原文抜粋:
┏━━

矢野誠一『女興行師 吉本せい 浪花演藝史譚』(中公文庫)に大化会の岩田富美夫の名前がでてきた。
昭和九年に、日劇アメリカのレビュー(ダニー・ケイもいた)を呼ぶにあたり、ややこしい政治の問題を解決したのが女社長せいの弟で吉本の「東京支社」を任されていた林弘高と、右翼の岩田だったという。
のちに社長になる弘高の兄、林正之助山口組とつるんで悪さをしたあげく逮捕されたのは有名だけれど、岩田と関係があったとは知らなかった。
せいが、チンピラを金で手なづけたり、警察OBを積極的に雇用していたことも書いてある。
博徒の世界と、つかず離れずのつきあいをしていく上に、警察と仲良くしておくことも大切な処世の術であることも、仕事を通じてせいの学んだことのひとつであった」「この(博徒の)世界との、つかず離れずといったかかわりは、生涯つづくことになる」だって。

女興行師 吉本せい―浪花演芸史譚 (ちくま文庫)

女興行師 吉本せい―浪花演芸史譚 (ちくま文庫)



 
関係ないけれど、大陸で馬賊として活動していた岩田がロシアに三年間も捕まっていたとき、同じ牢に反ユダヤ主義者の久保田栄吉がいたとこの本に書いてあった。

┗━━

保存済みデータ項目
┏━━

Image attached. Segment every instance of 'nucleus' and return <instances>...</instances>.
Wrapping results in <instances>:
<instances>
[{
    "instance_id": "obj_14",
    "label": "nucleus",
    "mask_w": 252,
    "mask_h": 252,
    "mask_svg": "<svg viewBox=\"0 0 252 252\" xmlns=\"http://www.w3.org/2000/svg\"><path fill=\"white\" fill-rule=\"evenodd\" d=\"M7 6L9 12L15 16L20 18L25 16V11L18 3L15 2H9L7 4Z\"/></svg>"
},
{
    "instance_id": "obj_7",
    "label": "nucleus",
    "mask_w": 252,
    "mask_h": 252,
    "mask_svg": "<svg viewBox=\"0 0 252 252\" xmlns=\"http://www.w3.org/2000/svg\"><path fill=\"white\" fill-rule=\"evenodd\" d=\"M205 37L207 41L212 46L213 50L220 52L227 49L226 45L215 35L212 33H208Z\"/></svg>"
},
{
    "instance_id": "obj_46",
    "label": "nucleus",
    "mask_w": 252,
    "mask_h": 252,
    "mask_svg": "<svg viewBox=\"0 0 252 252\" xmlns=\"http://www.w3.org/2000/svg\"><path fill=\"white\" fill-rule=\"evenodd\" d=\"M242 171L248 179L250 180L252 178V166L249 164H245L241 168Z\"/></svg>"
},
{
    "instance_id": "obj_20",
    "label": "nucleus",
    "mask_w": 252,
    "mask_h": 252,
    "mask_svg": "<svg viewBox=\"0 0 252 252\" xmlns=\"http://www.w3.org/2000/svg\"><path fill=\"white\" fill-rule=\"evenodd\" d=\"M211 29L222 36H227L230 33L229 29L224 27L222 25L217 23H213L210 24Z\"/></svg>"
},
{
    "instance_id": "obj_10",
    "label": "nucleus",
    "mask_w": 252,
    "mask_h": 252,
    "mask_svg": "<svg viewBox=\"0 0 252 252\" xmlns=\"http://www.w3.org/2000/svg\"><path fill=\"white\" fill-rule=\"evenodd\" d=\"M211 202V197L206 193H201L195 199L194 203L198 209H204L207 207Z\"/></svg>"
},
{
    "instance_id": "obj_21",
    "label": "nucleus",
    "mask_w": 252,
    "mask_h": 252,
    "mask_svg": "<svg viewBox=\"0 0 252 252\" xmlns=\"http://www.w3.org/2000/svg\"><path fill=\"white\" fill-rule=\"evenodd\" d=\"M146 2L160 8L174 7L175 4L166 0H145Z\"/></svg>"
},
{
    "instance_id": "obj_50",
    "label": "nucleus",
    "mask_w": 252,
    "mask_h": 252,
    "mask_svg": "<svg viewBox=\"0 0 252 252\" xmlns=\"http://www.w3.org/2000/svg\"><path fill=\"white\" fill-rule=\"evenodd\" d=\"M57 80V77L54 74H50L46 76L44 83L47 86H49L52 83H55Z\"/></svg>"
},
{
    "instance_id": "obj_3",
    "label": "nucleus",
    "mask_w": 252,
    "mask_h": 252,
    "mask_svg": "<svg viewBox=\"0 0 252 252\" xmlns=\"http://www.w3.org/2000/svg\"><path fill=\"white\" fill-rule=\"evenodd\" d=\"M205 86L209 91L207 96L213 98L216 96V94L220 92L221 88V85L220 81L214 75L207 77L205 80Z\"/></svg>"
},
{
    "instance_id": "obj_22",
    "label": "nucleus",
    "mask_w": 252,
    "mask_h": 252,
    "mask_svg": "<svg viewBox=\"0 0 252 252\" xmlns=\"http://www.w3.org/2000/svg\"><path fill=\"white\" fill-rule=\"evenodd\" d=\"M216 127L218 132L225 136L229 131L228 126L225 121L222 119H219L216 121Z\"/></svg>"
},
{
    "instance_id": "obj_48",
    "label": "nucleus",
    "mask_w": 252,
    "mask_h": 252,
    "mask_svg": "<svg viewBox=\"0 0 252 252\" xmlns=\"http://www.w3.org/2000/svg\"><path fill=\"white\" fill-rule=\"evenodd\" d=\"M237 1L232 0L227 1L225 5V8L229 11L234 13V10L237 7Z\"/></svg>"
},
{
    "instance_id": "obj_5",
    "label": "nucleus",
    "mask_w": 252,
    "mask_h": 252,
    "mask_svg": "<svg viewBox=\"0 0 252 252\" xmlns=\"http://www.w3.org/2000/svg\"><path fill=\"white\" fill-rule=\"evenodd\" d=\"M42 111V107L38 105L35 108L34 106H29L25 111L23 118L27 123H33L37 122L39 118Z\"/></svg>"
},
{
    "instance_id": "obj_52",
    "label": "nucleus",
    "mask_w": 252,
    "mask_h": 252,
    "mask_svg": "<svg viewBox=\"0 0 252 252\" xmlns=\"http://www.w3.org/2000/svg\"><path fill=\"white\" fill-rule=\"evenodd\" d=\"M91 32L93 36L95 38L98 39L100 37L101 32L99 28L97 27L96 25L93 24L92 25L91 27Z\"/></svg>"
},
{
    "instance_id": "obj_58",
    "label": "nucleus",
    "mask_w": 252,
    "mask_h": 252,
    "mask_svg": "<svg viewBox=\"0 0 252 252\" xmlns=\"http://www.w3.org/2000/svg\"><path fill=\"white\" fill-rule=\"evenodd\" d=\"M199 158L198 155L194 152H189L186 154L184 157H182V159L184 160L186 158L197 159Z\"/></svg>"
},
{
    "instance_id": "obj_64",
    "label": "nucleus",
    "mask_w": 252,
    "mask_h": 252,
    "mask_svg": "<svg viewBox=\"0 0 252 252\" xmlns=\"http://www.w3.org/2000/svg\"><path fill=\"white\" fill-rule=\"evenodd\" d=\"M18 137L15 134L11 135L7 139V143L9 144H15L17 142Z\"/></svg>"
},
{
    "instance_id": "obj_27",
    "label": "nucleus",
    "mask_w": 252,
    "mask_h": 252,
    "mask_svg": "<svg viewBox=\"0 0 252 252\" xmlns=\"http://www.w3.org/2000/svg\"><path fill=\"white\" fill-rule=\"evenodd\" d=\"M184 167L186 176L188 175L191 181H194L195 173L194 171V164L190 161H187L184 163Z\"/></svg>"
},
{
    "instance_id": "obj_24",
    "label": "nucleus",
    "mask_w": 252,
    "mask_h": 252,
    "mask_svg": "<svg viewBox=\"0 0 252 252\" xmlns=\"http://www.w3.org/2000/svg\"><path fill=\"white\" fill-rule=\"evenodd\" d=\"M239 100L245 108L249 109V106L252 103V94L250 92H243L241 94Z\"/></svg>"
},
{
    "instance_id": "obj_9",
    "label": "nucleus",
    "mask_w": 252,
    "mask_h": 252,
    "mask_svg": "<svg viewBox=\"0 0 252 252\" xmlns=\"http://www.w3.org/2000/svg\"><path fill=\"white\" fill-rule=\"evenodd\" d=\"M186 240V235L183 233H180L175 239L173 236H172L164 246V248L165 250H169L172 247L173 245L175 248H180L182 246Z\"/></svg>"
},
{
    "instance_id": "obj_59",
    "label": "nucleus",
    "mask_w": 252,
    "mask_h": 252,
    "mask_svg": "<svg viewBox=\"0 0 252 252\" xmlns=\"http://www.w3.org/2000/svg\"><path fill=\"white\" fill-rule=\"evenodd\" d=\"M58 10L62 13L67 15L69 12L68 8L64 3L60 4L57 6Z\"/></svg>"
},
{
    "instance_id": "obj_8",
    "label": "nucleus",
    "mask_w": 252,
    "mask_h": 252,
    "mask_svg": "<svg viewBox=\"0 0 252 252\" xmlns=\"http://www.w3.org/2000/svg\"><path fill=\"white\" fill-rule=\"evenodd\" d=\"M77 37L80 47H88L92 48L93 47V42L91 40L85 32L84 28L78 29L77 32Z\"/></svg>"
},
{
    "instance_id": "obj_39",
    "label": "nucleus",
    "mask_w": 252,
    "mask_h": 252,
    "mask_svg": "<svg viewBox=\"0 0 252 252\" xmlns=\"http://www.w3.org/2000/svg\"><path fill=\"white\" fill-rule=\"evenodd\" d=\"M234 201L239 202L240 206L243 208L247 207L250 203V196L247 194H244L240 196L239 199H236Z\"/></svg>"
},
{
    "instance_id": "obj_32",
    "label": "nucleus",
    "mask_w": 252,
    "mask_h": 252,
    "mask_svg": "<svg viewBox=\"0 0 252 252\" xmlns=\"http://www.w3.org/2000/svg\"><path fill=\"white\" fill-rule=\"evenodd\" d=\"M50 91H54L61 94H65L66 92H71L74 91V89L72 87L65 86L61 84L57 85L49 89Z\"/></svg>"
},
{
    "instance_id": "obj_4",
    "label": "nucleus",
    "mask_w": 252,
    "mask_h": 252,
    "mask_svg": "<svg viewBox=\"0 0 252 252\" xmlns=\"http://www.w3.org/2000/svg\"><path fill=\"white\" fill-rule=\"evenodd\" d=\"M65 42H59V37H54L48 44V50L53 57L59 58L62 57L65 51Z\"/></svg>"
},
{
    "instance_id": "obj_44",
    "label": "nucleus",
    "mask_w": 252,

┗━━

目標: 吉本せいについての文章のうち、「博徒の世界と、つかず離れずの」で始まり「いたとこの本に書いてあった。」で終わる部分を、「博徒」を「侠客」に置き換えて示してください。

期待される出力:
侠客の世界と、つかず離れずのつきあいをしていく上に、警察と仲良くしておくことも大切な処世の術であることも、仕事を通じてせいの学んだことのひとつであった」「この(侠客の)世界との、つかず離れずといったかかわりは、生涯つづくことになる」だって。

女興行師 吉本せい―浪花演芸史譚 (ちくま文庫)

女興行師 吉本せい―浪花演芸史譚 (ちくま文庫)



 
関係ないけれど、大陸で馬賊として活動していた岩田がロシアに三年間も捕まっていたとき、同じ牢に反ユダヤ主義者の久保田栄吉がいたとこの本に書いてあった。